In April this year I also appointed Ms Barbara Deegan, seconded from the Industrial Relations Commission, to conduct a broad review into the integrity of the temporary skilled migration program. Ms Deegan has released three discussion papers, and will report to me next month.

Her recommendations will inform the development of longer term reforms to the 457 visa program that will be brought forward in the 2009/10 Budget.

The Worker Protection Bill that I am introducing today complements action that the Rudd Government has already taken to boost the integrity of the 457 visa program.

The bill will introduce a new framework for the sponsorship of non-citizens seeking entry to Australia.

The new framework will strengthen the integrity of temporary working visa arrangements, including the existing Subclass 457 visa program.

This will be achieved through four main measures:

  • providing the structure for better defined sponsorship obligations for employers and other sponsors;
  • improved information sharing across all levels of government;
  • expanded powers to monitor and investigate possible non-compliance by sponsors; and
  • the introduction of meaningful penalties for sponsors found in breach of their obligations.

It is intended that in the first instance the new framework will apply only in relation to non-citizens sponsored for temporary visas with work rights.

In the longer term, the new sponsorship framework could cover all visas, including permanent visas, for which sponsorship is a requirement.

The Government recognises that temporary skilled migration is a complex issue with many stakeholders.

This is why the Government has established a Skilled Migration Consultative Panel comprising representatives from State and Territory governments, the business community and other industrial stakeholders.

The Panel will provide advice and informed feedback on reform proposals based on a sound appreciation of the issues and the impacts these issues have on business, the Australian workforce and the broader community.

The Panel has an important role to play in respect of the first measure I am now going to explain in more detail.

This measure goes to redefining the obligations that sponsors enter into when bringing to Australia a worker from overseas.

Scope for better defined obligations

The bill proposes to amend the Migration Act to provide that the Migration Regulations 1994 may specify the obligations to which particular classes of sponsor will be subject, together with when those obligations apply and how they may be satisfied.

The bill itself does not specify the obligations for two main reasons:

  • first, as I explained earlier, there will be a need to prescribe additional obligations as more visas are brought within the new sponsorship framework; and
  • second, a high degree of flexibility is essential for the efficient and effective program operation over time in a dynamic area such as this.

## [EXERCISE REQUIREMENTS]
Reproduce the Worker Protection Bill passage, starting with "The Government recognises" and going on through "in more detail.", and swap every "Panel" for "Council".

## [MATERIAL PROVIDED]
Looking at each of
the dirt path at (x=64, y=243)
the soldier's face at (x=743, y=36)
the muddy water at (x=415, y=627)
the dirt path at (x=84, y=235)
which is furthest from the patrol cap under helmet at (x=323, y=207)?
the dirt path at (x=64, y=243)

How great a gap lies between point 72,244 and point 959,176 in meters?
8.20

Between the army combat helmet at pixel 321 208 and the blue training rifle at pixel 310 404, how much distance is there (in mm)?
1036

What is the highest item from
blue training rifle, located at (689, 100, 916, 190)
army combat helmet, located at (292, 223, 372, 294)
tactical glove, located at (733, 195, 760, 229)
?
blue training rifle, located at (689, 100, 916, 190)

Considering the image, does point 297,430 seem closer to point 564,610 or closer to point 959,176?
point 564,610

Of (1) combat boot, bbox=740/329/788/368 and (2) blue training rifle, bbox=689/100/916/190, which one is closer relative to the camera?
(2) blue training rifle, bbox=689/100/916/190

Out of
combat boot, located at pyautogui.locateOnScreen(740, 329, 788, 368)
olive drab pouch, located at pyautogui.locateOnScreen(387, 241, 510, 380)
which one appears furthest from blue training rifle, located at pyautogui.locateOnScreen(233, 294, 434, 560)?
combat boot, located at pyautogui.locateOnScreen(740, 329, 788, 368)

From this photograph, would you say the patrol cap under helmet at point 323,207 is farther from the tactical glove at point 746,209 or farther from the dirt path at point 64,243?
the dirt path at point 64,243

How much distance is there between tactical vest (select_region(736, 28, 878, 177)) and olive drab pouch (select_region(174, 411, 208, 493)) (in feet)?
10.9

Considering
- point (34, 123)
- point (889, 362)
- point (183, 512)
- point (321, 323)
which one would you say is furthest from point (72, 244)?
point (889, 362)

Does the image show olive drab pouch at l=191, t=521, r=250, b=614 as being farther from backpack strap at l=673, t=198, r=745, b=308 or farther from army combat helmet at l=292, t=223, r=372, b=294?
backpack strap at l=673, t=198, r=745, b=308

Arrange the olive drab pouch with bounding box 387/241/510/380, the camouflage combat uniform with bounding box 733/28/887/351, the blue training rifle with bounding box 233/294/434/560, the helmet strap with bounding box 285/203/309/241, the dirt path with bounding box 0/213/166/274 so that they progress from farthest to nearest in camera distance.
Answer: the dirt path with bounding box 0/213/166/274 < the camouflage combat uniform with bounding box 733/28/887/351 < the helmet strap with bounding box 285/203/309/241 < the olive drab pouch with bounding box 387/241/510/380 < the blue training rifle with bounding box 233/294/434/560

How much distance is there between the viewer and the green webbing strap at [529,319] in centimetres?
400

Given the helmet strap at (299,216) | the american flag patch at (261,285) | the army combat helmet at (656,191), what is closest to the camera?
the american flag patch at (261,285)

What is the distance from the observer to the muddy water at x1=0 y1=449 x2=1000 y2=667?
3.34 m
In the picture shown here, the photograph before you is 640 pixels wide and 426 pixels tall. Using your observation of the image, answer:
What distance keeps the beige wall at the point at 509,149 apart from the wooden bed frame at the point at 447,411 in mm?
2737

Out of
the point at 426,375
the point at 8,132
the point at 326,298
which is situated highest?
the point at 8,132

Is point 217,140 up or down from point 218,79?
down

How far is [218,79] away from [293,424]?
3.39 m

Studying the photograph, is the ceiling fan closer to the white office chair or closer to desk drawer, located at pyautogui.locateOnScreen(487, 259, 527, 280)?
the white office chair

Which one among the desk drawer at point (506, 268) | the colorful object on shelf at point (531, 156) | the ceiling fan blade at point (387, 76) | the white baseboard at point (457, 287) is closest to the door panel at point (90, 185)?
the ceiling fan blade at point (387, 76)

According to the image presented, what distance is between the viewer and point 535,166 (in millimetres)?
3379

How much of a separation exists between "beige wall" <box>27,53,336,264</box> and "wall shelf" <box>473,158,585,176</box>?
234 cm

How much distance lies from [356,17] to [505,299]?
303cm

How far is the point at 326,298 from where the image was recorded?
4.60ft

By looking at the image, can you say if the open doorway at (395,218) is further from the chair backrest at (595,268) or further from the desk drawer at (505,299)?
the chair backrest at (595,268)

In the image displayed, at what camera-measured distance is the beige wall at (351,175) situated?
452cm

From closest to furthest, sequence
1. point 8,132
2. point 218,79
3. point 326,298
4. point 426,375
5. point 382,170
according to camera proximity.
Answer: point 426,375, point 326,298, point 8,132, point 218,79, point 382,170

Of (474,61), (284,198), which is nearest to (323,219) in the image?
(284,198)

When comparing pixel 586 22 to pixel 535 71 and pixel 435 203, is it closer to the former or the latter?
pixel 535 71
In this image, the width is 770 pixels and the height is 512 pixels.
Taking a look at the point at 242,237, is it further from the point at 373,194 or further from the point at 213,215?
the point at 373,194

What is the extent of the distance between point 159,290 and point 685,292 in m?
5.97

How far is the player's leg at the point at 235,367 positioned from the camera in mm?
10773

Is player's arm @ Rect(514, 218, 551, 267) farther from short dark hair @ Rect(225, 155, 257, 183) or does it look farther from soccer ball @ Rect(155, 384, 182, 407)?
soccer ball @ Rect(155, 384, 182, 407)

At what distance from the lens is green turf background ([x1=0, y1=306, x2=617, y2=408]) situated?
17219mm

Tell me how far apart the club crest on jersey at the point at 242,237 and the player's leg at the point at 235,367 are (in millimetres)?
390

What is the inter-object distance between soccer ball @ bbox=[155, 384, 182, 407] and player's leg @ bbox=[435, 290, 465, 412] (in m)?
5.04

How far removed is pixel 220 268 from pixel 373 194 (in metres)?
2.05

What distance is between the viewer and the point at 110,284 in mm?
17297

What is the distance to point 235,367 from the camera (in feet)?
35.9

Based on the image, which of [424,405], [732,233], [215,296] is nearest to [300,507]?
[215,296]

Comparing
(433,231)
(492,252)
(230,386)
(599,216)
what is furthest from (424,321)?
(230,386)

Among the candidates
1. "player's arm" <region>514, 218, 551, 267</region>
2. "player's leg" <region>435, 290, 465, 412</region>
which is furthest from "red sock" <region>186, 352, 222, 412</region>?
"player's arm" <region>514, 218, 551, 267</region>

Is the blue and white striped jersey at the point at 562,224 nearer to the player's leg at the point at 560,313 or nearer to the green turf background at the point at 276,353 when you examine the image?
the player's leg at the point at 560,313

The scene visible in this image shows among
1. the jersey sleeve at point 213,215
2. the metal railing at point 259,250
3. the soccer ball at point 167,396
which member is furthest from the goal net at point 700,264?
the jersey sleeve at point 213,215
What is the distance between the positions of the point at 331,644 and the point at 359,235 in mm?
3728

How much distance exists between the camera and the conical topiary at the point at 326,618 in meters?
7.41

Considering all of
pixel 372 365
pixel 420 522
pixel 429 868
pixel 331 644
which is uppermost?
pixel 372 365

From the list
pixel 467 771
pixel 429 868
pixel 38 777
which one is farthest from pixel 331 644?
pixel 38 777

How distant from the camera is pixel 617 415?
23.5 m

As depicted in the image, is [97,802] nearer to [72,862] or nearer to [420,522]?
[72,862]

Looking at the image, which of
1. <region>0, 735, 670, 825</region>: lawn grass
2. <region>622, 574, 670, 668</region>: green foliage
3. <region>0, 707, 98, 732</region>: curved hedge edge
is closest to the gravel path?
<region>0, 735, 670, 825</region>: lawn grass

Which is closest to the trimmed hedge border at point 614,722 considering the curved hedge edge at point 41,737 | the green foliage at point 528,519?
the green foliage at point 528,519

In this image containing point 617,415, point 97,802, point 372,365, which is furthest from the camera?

## [THE RESPONSE]
The Government recognises that temporary skilled migration is a complex issue with many stakeholders.

This is why the Government has established a Skilled Migration Consultative Council comprising representatives from State and Territory governments, the business community and other industrial stakeholders.

The Council will provide advice and informed feedback on reform proposals based on a sound appreciation of the issues and the impacts these issues have on business, the Australian workforce and the broader community.

The Council has an important role to play in respect of the first measure I am now going to explain in more detail.